On Wednesday, New York Attorney General Andrew Cuomo revealed that the directors of financial aid at Columbia University, the University of Texas at Austin and the University of Southern California each held personal stock in a student loan company, Student Loan Xpress, that they had been recommending to students.

This news comes after Penn's voluntary $1.6 million settlement with Cuomo over its previously undisclosed revenue-sharing agreement with Citibank.

Thus far, Penn and Columbia are the only two schools in the Ivy League to be implicated in Cuomo's investigation.

According to documents and figures acquired by the Attorney General, Columbia, Texas and USC officials sold their stocks in 2003.

The executive director of financial aid at Columbia, David Charlow, is said to have earned a profit of $100,000.

The Attorney General's office has also found that Charlow reportedly sat on the executive board of Student Loan Xpress.

"As a result of the attention generated by the Attorney General's investigation, we learned that, until 2005, a financial aid administrator at Columbia . had a financial interest in one of our preferred lenders," Columbia spokesman Robert Hornsby wrote in a statement.

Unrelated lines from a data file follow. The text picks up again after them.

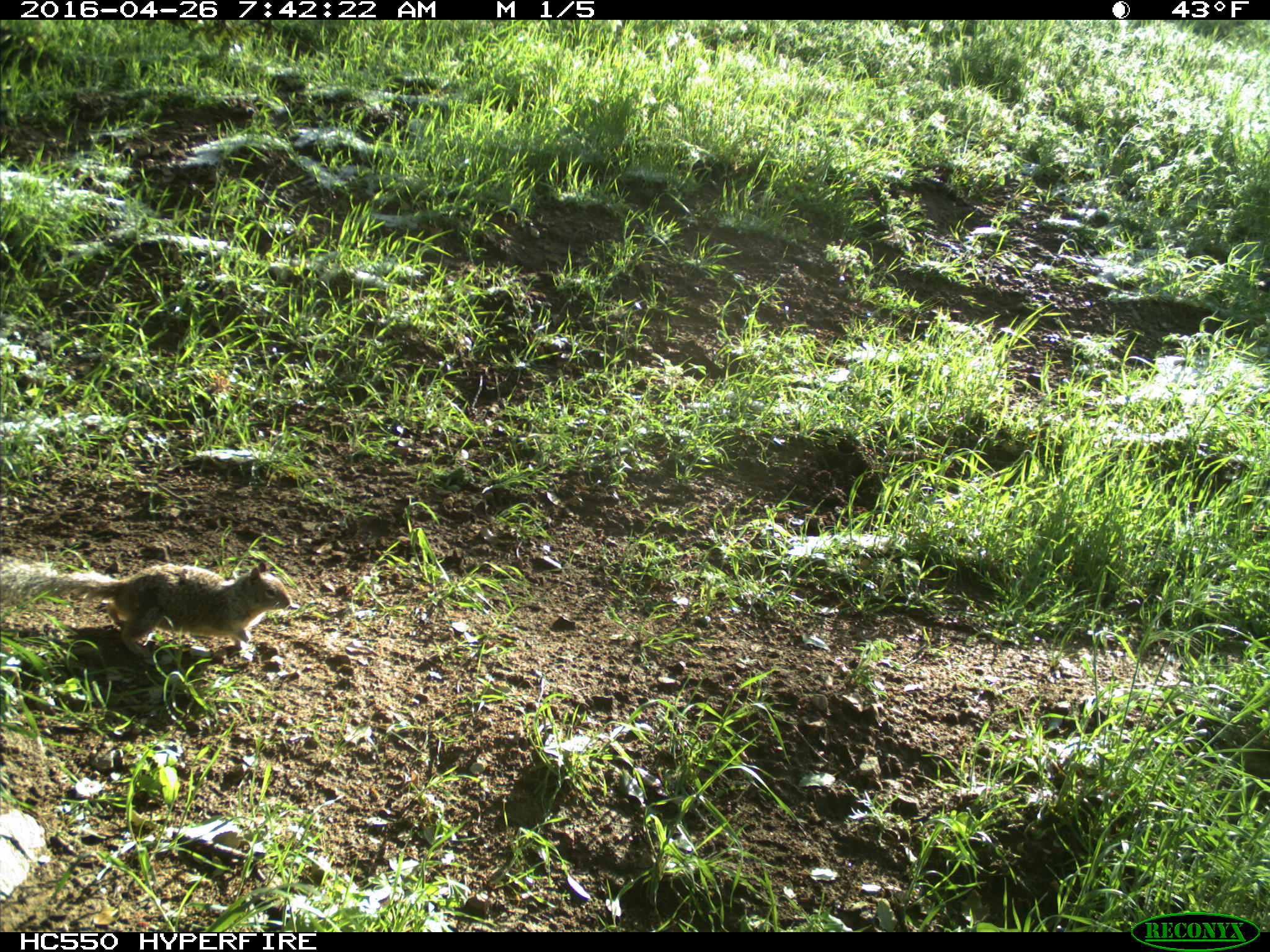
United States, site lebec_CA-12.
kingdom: Animalia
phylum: Chordata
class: Mammalia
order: Rodentia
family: Sciuridae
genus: Otospermophilus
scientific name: Otospermophilus beecheyi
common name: california ground squirrel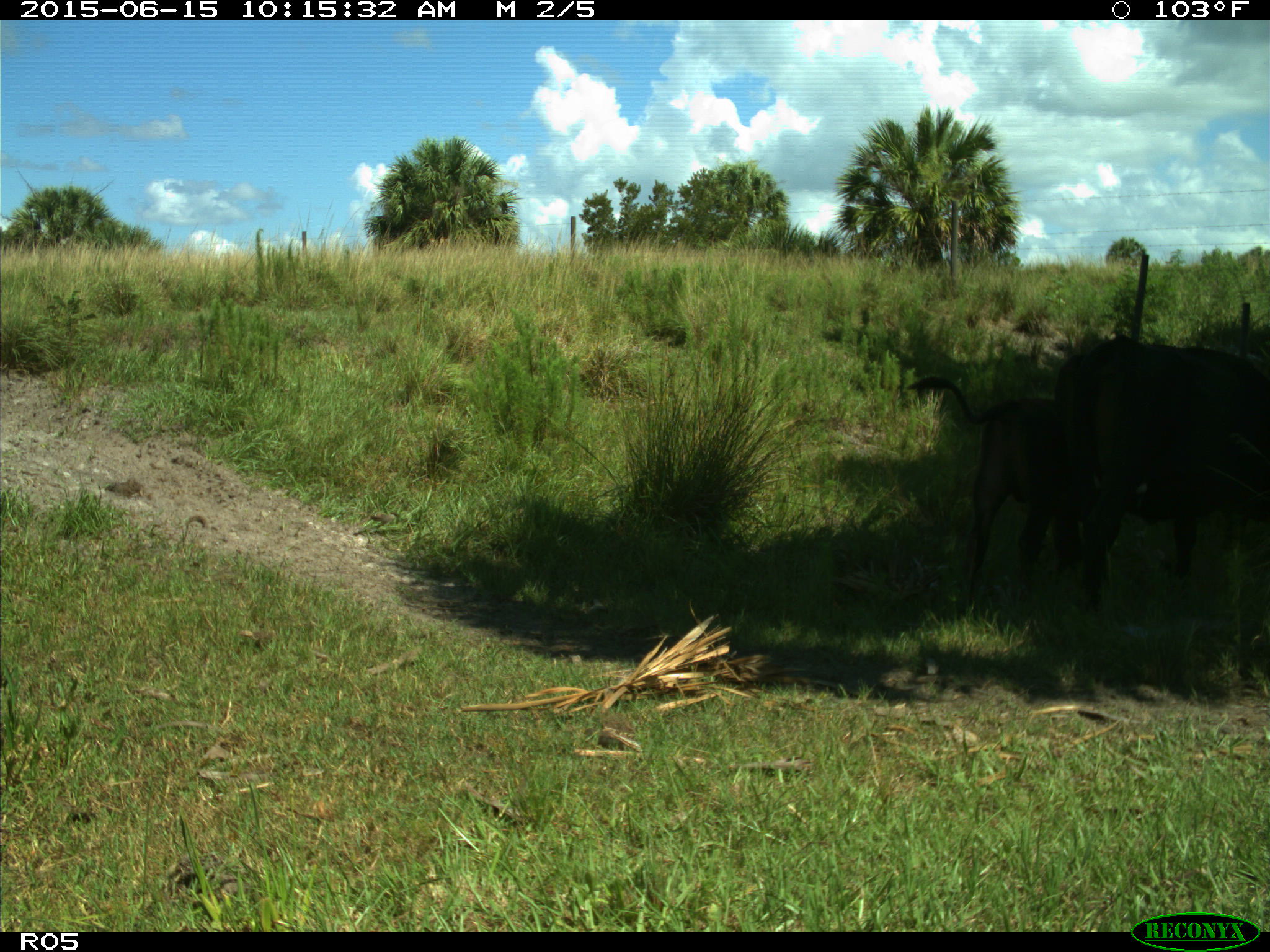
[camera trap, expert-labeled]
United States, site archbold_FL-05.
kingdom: Animalia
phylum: Chordata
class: Mammalia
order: Artiodactyla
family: Bovidae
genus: Bos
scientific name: Bos taurus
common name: domestic cow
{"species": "Bos taurus (domestic cow)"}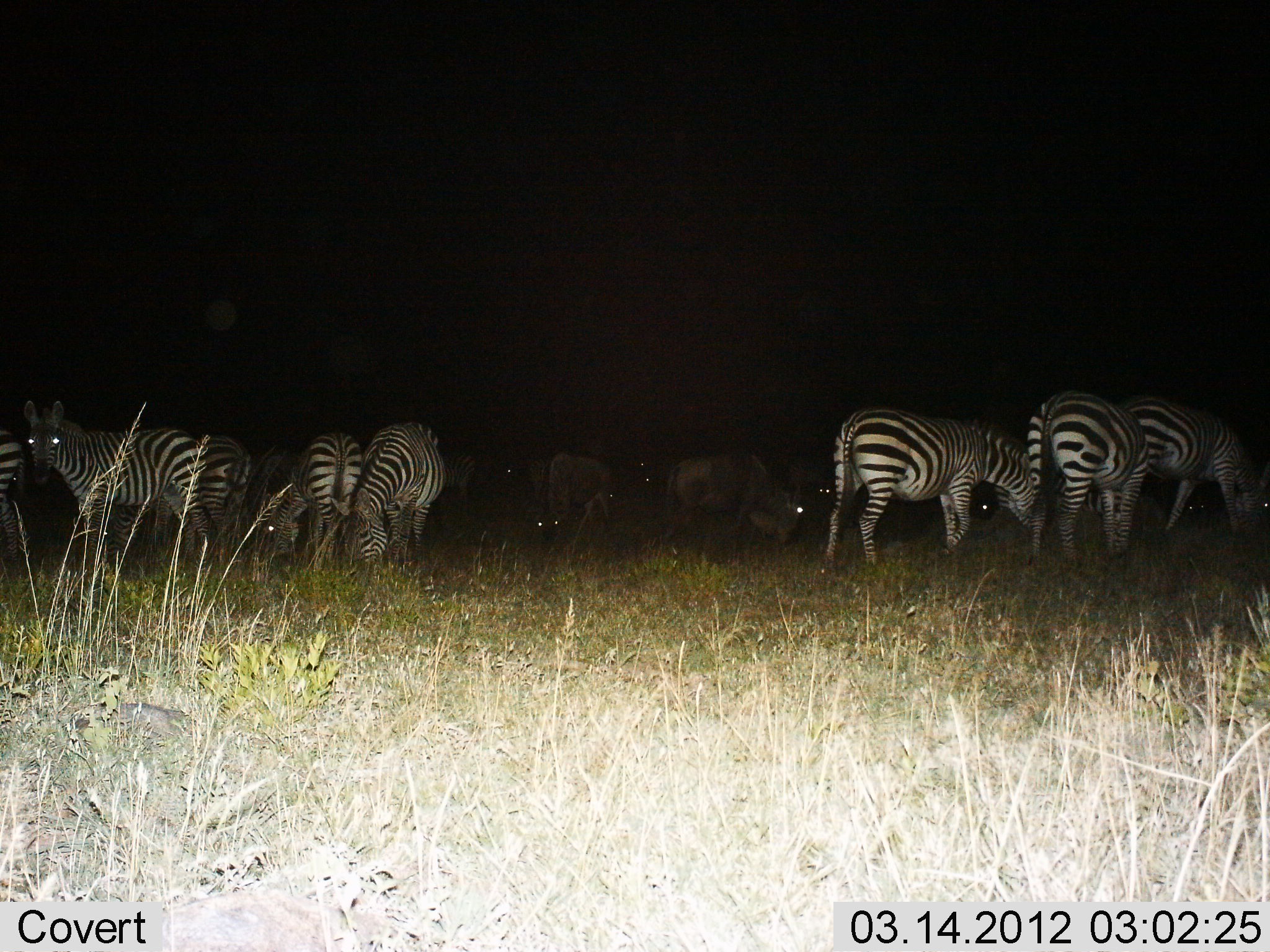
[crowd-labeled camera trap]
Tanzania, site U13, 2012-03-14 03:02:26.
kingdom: Animalia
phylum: Chordata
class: Mammalia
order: Artiodactyla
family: Bovidae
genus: Connochaetes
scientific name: Connochaetes taurinus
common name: blue wildebeest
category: wildebeest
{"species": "wildebeest (blue wildebeest) (Connochaetes taurinus)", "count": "5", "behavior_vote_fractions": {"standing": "56%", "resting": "12%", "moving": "12%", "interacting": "0%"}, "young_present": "0%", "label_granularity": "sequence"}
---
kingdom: Animalia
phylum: Chordata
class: Mammalia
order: Perissodactyla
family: Equidae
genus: Equus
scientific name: Equus quagga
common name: plains zebra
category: zebra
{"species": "zebra (plains zebra) (Equus quagga)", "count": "9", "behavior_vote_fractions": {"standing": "68%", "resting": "0%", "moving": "18%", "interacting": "0%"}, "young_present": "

"We promptly began an investigation, placed the officer on leave pending a full review and notified the Attorney General," he said.

Cuomo's office did not return repeated requests for comment.

Columbia, unlike Penn, was not previously part of Cuomo's investigation, having not been a part of any revenue-sharing agreements.

At Penn, officials are saying that these actions spell bad news for the student loan industry, in which dozens of schools nationwide have been targets of Cuomo's investigation.

"I am devastated by this," said Penn's Associate Vice President for Finance Frank Claus. "To be on a for-profit board - that's not right for people in our business to do that."